There is no doubt the Court has endorsed a narrower interpretation of all risks insurance coverage.  But it is important to note that the specific wording of all risks policies may vary, and different circumstances might result in an interpretation more favourable to the claimant, in cases of property damage caused by faulty workmanship.

Monday, 9 March 2015

"Incorporation by Reference" – More Dangerous Than it Sounds

Author: Corbin Devlin 

 It is common, almost universal, to find a clause in a construction subcontract that incorporates the prime contract by reference. However, the effects of such a clause can vary greatly. Too often, these provisions are considered boilerplate and they not given the consideration they deserve, by general contractors and subcontractors alike.

Alternate Approaches
These “incorporation by reference” clauses usually leave unanswered questions, particularly whether they are effective to incorporate the general conditions of the prime contract (e.g. payment terms, liquidated damages, dispute resolution, warranty…?) and if so, just exactly how the general conditions of the prime contract apply to the subcontractor.

The most comprehensive clause is one that not only incorporates the prime contract but also expressly binds the subcontractor to all prime contract terms; e.g. “any reference to Owner in the prime contract is interpreted as a reference to the Contractor, and any reference to Contractor is interpreted as a reference to the Subcontractor.” Such language is favored by some general contractors – it is no doubt very protective of the general contractor. CCA1 uses similar language. While such a clause might seem quite explicit, the cases show that such a clause actually leaves much room for dispute when it comes to the legal effect of the prime contract general conditions on the subcontractor. The general contractor’s relationship with the subcontractor is not a mirror image of the owner’s relationship with the general contractor, and so this type of clause leaves room for ambiguity. Ambiguity eventually leads to dispute, which does not benefit the general or the sub.

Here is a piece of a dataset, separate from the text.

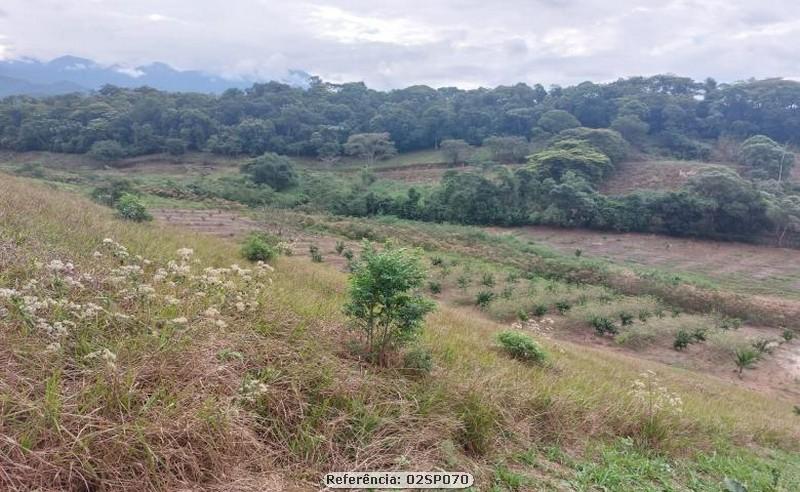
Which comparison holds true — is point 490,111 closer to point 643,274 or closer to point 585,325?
point 643,274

Another common approach is a relatively simple clause that states, in essence, “the prime contract is incorporated by reference.” This approach is less comprehensive from the owner's perspective. There is a body of case law that indicates such a clause really just incorporates those aspects of the prime contract that have clear application to the subcontractor; i.e. the drawings, specifications and schedule – but typically not the general conditions. Such a clause is therefore less ambiguous than our first example, although it is still open to dispute.

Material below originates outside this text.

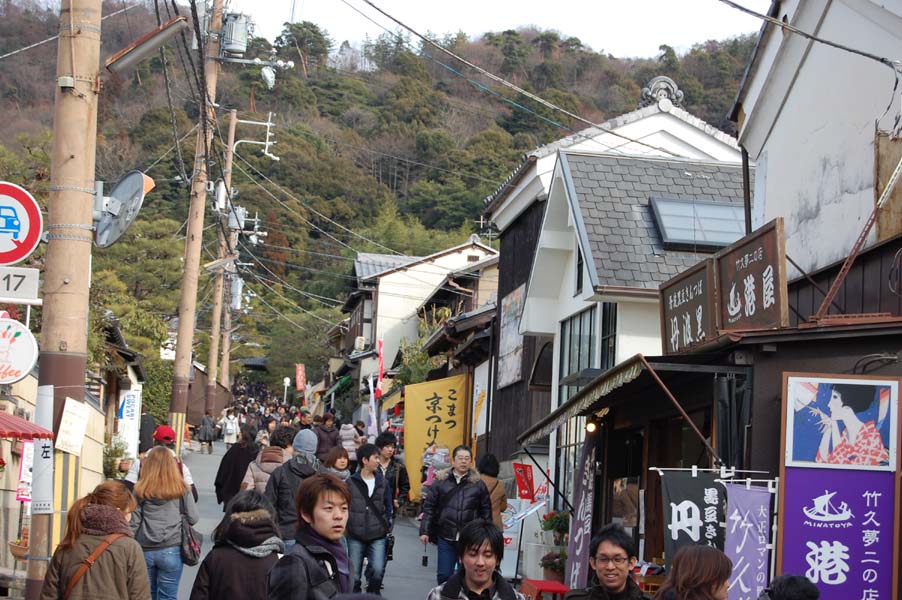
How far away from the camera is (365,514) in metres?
11.1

Another approach is to reference (or attach) specific provisions of the prime contract into the subcontract. This selective approach leaves much less room for ambiguity. It requires more work at the drafting stage, and is therefore much less common.

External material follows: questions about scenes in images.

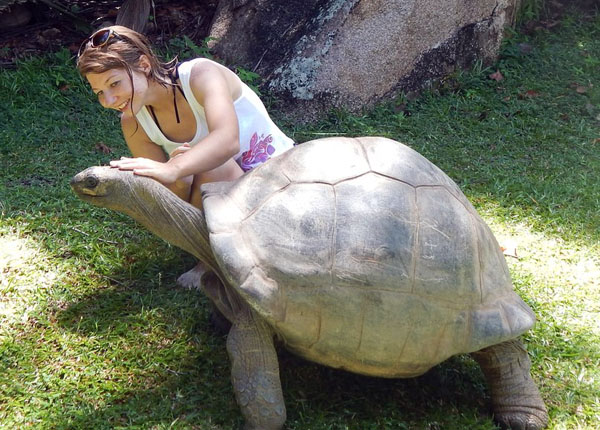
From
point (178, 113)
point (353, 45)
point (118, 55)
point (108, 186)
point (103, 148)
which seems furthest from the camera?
point (353, 45)

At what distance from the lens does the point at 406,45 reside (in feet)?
17.0

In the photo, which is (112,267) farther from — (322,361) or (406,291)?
(406,291)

The best practice (in strict legal terms) may be to avoid incorporation by reference completely, by writing a subcontract that reinforces and coordinates with the relevant terms of the prime contract. But such a fulsome approach is usually quite impractical.

The Subcontractor Who Never Sees the Prime Contract
It is all too common that the subcontractor does not actually obtain or review the prime contract terms and conditions that are supposedly incorporated by reference. In such cases, the proper interpretation of the subcontract may depend on whether the subcontractor is in fact given access to the prime contract, or the relevant parts of it.

Sometimes a subcontractor is not given access to the prime contract. There is case authority suggesting that it will invalidate the “incorporation by reference” clause if the general contract denies the subcontractor access to the prime contract. Similarly, if a subcontractor is only given access to parts of the prime contract, the subcontractor has a good legal argument that the “incorporation by reference” is limited to those parts. 

Of course, it is a different scenario if the prime contract terms and conditions are made available to the subcontractor, but  fails to avail itself of the opportunity. Every time a subcontractor agrees to a clause that incorporates the prime contract by reference, without reviewing the prime contract terms and conditions, that subcontractor incurs a considerable legal risk.